| Challenge |
Output the material beneath this task exactly, images excluded.
┌─ Supplied entries
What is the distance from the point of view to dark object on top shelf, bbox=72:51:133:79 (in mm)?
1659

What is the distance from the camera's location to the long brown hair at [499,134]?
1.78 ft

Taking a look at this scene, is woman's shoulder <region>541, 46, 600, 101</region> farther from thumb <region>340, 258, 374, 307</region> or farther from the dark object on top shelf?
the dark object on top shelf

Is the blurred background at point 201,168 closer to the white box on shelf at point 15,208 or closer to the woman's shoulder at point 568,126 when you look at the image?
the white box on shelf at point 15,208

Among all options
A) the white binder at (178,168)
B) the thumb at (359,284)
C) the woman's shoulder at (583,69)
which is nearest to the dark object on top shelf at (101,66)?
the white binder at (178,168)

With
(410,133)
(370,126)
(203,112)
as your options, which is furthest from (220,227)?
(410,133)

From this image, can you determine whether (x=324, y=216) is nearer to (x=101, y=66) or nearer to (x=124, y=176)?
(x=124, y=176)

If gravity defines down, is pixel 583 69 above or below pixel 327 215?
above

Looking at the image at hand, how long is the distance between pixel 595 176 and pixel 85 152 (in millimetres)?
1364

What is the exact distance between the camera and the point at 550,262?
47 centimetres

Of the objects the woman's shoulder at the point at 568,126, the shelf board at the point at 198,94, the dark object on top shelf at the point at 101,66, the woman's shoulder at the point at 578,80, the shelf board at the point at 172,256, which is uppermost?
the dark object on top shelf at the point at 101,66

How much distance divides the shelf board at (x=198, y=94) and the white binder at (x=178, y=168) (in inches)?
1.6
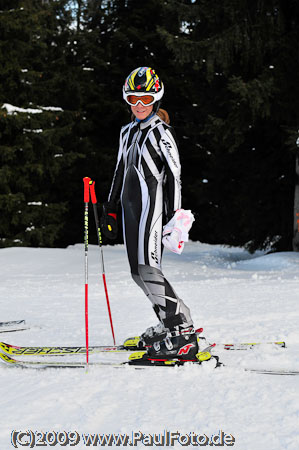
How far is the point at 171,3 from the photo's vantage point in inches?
537

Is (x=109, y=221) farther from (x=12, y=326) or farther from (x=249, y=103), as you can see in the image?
(x=249, y=103)

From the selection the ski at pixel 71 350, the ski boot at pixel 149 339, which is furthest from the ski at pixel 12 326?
the ski boot at pixel 149 339

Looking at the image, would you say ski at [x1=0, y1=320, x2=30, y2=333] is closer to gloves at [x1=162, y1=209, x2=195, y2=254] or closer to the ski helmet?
gloves at [x1=162, y1=209, x2=195, y2=254]

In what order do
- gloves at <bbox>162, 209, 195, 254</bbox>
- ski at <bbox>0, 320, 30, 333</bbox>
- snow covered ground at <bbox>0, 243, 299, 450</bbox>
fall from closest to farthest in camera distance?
1. snow covered ground at <bbox>0, 243, 299, 450</bbox>
2. gloves at <bbox>162, 209, 195, 254</bbox>
3. ski at <bbox>0, 320, 30, 333</bbox>

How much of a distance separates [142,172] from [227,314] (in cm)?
257

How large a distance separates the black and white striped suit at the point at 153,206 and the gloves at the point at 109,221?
24 cm

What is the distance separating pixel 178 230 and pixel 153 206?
0.33 m

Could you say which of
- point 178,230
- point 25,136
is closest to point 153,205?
point 178,230

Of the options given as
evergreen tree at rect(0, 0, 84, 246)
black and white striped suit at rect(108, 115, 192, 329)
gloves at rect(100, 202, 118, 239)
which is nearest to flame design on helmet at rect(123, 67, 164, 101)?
black and white striped suit at rect(108, 115, 192, 329)

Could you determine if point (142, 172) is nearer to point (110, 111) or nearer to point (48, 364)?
point (48, 364)

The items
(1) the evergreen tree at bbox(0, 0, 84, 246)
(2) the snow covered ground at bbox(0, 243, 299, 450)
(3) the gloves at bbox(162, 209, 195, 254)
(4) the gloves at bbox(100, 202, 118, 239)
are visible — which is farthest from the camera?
(1) the evergreen tree at bbox(0, 0, 84, 246)

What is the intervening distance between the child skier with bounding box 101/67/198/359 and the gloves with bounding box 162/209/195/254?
10 centimetres

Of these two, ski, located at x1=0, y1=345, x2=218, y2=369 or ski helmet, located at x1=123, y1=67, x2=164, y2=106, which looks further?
ski helmet, located at x1=123, y1=67, x2=164, y2=106

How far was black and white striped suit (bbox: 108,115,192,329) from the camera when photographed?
└─
| Response |
What is the distance from the point of view to dark object on top shelf, bbox=72:51:133:79 (in mm)?
1659

What is the distance from the camera's location to the long brown hair at [499,134]?
1.78 ft

Taking a look at this scene, is woman's shoulder <region>541, 46, 600, 101</region> farther from thumb <region>340, 258, 374, 307</region> or farther from the dark object on top shelf?
the dark object on top shelf

Is the blurred background at point 201,168 closer to the white box on shelf at point 15,208 or closer to the woman's shoulder at point 568,126 when you look at the image?
the white box on shelf at point 15,208

Among all options
A) the white binder at (178,168)
B) the thumb at (359,284)
C) the woman's shoulder at (583,69)
which is nearest to the dark object on top shelf at (101,66)?
the white binder at (178,168)

With
(410,133)
(370,126)
(203,112)
as your options, which is furthest from (220,227)?
(410,133)

From this image, can you determine whether (x=324, y=216) is nearer to (x=101, y=66) or nearer to (x=124, y=176)?
(x=124, y=176)

If gravity defines down, is pixel 583 69 above or below pixel 327 215?
above

Looking at the image at hand, how long is the distance between pixel 595 176 and pixel 85 152 (in millimetres)?
1364

What is the exact distance between the camera and the point at 550,262?
47 centimetres

Of the objects the woman's shoulder at the point at 568,126, the shelf board at the point at 198,94, the dark object on top shelf at the point at 101,66, the woman's shoulder at the point at 578,80, the shelf board at the point at 172,256, which is uppermost?
the dark object on top shelf at the point at 101,66

How much distance divides the shelf board at (x=198, y=94) and the white binder at (x=178, y=168) (in inches)?
1.6
How far is the point at 171,3 from the photo's vantage point in inches?
537

Is (x=109, y=221) farther from (x=12, y=326) or farther from (x=249, y=103), as you can see in the image?
(x=249, y=103)

From the selection the ski at pixel 71 350, the ski boot at pixel 149 339, which is furthest from the ski at pixel 12 326?
the ski boot at pixel 149 339

Looking at the image, would you say ski at [x1=0, y1=320, x2=30, y2=333] is closer to gloves at [x1=162, y1=209, x2=195, y2=254] or closer to the ski helmet?
gloves at [x1=162, y1=209, x2=195, y2=254]

In what order do
- gloves at <bbox>162, 209, 195, 254</bbox>
- ski at <bbox>0, 320, 30, 333</bbox>
- snow covered ground at <bbox>0, 243, 299, 450</bbox>
fall from closest to farthest in camera distance?
1. snow covered ground at <bbox>0, 243, 299, 450</bbox>
2. gloves at <bbox>162, 209, 195, 254</bbox>
3. ski at <bbox>0, 320, 30, 333</bbox>

How much of a distance separates [142,172] from [227,314] (in cm)?
257

How large a distance separates the black and white striped suit at the point at 153,206 and the gloves at the point at 109,221?
24 cm

What is the distance separating pixel 178 230 and pixel 153 206?
0.33 m

Could you say which of
- point 178,230
- point 25,136
is closest to point 153,205?
point 178,230

Of the options given as
evergreen tree at rect(0, 0, 84, 246)
black and white striped suit at rect(108, 115, 192, 329)
gloves at rect(100, 202, 118, 239)
which is nearest to flame design on helmet at rect(123, 67, 164, 101)?
black and white striped suit at rect(108, 115, 192, 329)

Could you determine if point (142, 172) is nearer to point (110, 111) or nearer to point (48, 364)?
point (48, 364)

The items
(1) the evergreen tree at bbox(0, 0, 84, 246)
(2) the snow covered ground at bbox(0, 243, 299, 450)
(3) the gloves at bbox(162, 209, 195, 254)
(4) the gloves at bbox(100, 202, 118, 239)
are visible — which is farthest from the camera?
(1) the evergreen tree at bbox(0, 0, 84, 246)

What is the intervening distance between the child skier with bounding box 101/67/198/359 and the gloves with bounding box 162/209/195/254?
10 centimetres

Of these two, ski, located at x1=0, y1=345, x2=218, y2=369 or ski helmet, located at x1=123, y1=67, x2=164, y2=106, which looks further?
ski helmet, located at x1=123, y1=67, x2=164, y2=106

How far was black and white striped suit (bbox: 108,115,192,329) from the camera when photographed?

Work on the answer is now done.